Mi-chemin. Guillaume Cabanac signale immédiatement toutes ces publications sur Pubpeer – on vous recommande vivement d’utiliser les extensions navigateur ou Zotero. Petite victoire pour l’intégrité : deux papiers comportant des “Regenerate Response” ont été rétractés, l’un par IOP Publishing, l’autre, comportant de surcroît rien moins que 18 références hallucinées, il y a quelques jours seulement par PLOS. Marie Soulière de chez Frontiers tempère : « Rétracter implique d’avoir la preuve que les conclusions ont été impactées. Autrement, on peut demander aux auteurs d’ajouter une phrase déclarant leur utilisation d’une IA générative ». La docteure en biochimie essaie d’imaginer un scénario enviable pour le futur : « ChatGPT pourrait permettre aux chercheurs de gagner du temps sur la rédaction à condition de relire attentivement, temps qu’ils pourraient consacrer à un peer review de qualité. » Quant à cet article, il a été généré à 100% par du jus de cerveau humain. On ne se refait pas…
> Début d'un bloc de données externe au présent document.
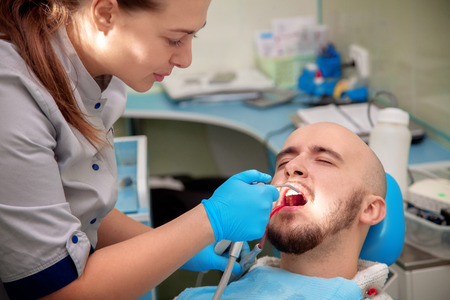 beautiful boy treats his teeth in a dental office by the doctor.の写真素材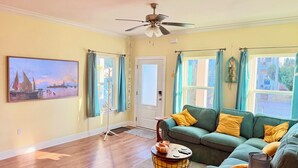 A living room with a sofa, a painting, a ceiling fan, and a window with curtains. - Casa del Sole • Downtown • 3 Ensuites • Pets OK (Pensacola)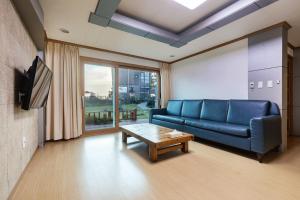 西归浦市The Bay Jeju Resort的客厅配有蓝色的沙发和桌子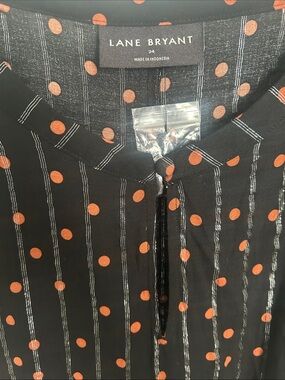 Lane Bryant Black Top with rust orange red Polka Dot and silver thread accent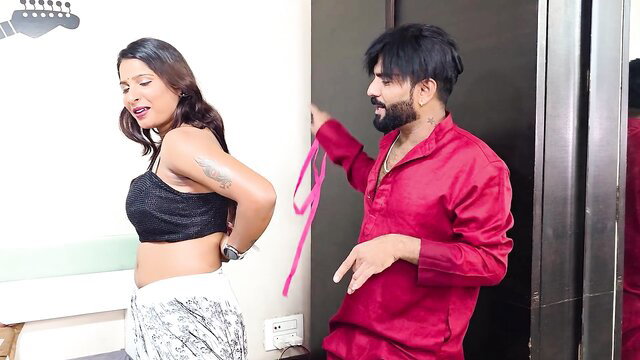 Tejashwini in black crop top and skirt, tied by desi man in red kurta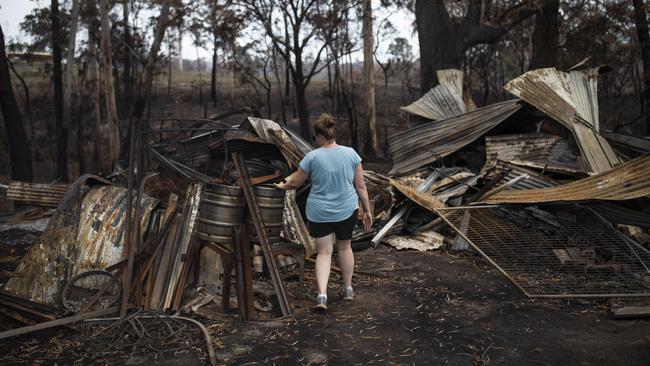 Jessie Collins, 36, inspects her father’s burnt out property at Cobargo, NSW. Picture: AAP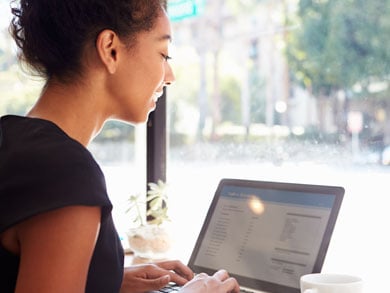 young female sits in coffee shop on laptop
Et vos employeurs dans tout ça ?
Les universités, organismes de recherche et agences de financement ont également leur rôle à jouer, comme le met en évidence la Commission européenne. Parmi ses recommandations : la formation des chercheurs, étudiants et autres personnels. Notre enquête sur l’utilisation de ChatGPT comme “secrétaire” pour les tâches administratives révélait en effet de fortes inégalités dans l’utilisation de ChatGPT et un coût d’entrée élevé pour une partie d’entre vous. La commission européenne recommande également aux établissements de surveiller les usages et d’héberger leur propre modèle de langage pour garder la main sur les données – tel Albert, la nouvelle IA de la fonction publique. L’aspect écologique et la gourmandise (en processeurs et en énergie) de telles IA déployées massivement n’est malheureusement que peu abordée.